TEXTO PARA LEER:

== == ==

Se utilizan para la fabricación de tecnología, desde misiles a drones pasando por las turbinas eólicas, motores de coches o la electrónica de consumo. La creciente demanda de los productos electrónicos y de la energía limpia ha disparado el precio de algunos de estos metales.
Se estima que China copa más del 90% de la producción de las tierras raras de todo el mundo y también es su principal consumidor. Mucho más atrás se encontrarían otros países productores como Rusia o India, con cifras inferiores al 5%. Esto hace que los sectores industriales de otras regiones tengan una dependencia casi total de las tierras raras del país asiático. Es el caso de Europa y también de España, donde quizá estos minerales se hayan conocido más por la polémica de la mina de Ciudad Real. En 2017 se puso fin a uno de los proyectos que quería realizar la empresa Quantum para extraer monacita del Campo de Montiel, tras la denegación definitiva por el ataque a la biodiversidad de la zona que suponía el plan.

== == ==

DATOS DISPONIBLES:
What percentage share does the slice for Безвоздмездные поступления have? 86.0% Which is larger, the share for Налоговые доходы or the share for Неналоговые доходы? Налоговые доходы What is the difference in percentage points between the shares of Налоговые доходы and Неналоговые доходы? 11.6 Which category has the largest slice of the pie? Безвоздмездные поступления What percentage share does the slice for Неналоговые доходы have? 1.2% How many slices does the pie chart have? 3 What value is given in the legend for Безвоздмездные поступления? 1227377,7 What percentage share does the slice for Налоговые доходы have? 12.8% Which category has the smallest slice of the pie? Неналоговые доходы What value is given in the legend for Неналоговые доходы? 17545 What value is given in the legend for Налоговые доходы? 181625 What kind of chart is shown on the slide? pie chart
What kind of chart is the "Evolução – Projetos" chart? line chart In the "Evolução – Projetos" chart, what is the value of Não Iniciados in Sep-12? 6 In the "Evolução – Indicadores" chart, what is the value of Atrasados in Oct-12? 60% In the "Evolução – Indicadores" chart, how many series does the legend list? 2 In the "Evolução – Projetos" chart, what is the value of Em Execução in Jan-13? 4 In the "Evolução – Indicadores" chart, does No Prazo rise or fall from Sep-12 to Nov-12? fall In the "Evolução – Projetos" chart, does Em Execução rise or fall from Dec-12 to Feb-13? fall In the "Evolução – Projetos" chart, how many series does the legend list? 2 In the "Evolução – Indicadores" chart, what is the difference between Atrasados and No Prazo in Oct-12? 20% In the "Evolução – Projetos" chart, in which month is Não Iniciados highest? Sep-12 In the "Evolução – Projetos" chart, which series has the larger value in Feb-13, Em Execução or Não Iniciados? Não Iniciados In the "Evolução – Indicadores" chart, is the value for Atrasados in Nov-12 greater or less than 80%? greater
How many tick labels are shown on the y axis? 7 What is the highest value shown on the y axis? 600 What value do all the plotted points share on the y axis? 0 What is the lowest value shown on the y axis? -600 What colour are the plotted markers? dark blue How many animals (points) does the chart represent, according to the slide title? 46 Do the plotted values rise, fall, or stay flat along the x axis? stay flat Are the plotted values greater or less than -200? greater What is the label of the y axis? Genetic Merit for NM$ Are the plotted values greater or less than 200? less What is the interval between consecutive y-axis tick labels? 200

== == ==

EJERCICIOS POR RESOLVER:
1. Transcribe del texto sobre las tierras raras el fragmento que comienza por "Se estima que" y continúa hasta "suponía el plan.".
2. Retoma el texto sobre las tierras raras a continuación de su última oración.
El material no es necesario para resolver nada de lo que se pide.

RESPUESTAS DEL EJERCICIO:
1.
Se estima que China copa más del 90% de la producción de las tierras raras de todo el mundo y también es su principal consumidor. Mucho más atrás se encontrarían otros países productores como Rusia o India, con cifras inferiores al 5%. Esto hace que los sectores industriales de otras regiones tengan una dependencia casi total de las tierras raras del país asiático. Es el caso de Europa y también de España, donde quizá estos minerales se hayan conocido más por la polémica de la mina de Ciudad Real. En 2017 se puso fin a uno de los proyectos que quería realizar la empresa Quantum para extraer monacita del Campo de Montiel, tras la denegación definitiva por el ataque a la biodiversidad de la zona que suponía el plan.

2.
Estados Unidos es el tercer mayor consumidor de tierras raras, pero sus reservas están a unos niveles muy alejados del porcentaje chino, a pesar de que hace décadas sí era el principal productor gracias a California. La creciente competencia china, con bajadas de precio incluidas, y las críticas a la seguridad medioambiental llevaron al cierre de Mountain Pass.
Esta competencia llevó a Pekín a los tribunales y la Organización Mundial del Comercio declaró ilegales las restricciones a la exportación que aplicaba China a estos metales y otras materias primas. China argumentaba que sus restricciones formaban parte de su política de conservación pero la OMC, a la que está adscrita, falló que esta política no es posible si no se restringía la producción y el consumo nacional al mismo tiempo.
Ahora que Pekín se ha propuesto luchar contra la contaminación y estrechar el control sobre su industria y la producción, los precios de las tierras raras podrían subir al calor del crecimiento de la demanda y también del cierre de algunas minas ilegales. Pero el gobierno de Xi Jinping, que tiene como objetivo el liderazgo mundial, no parece dispuesto a dejar pasar la oportunidad de dominar este mercado. Ejemplo de ello es su enorme apoyo gubernamental a los coches eléctricos, que hizo que China se convirtiera en 2015 en el mayor mercado mundial de estos vehículos cuyos motores utilizan las tierras raras.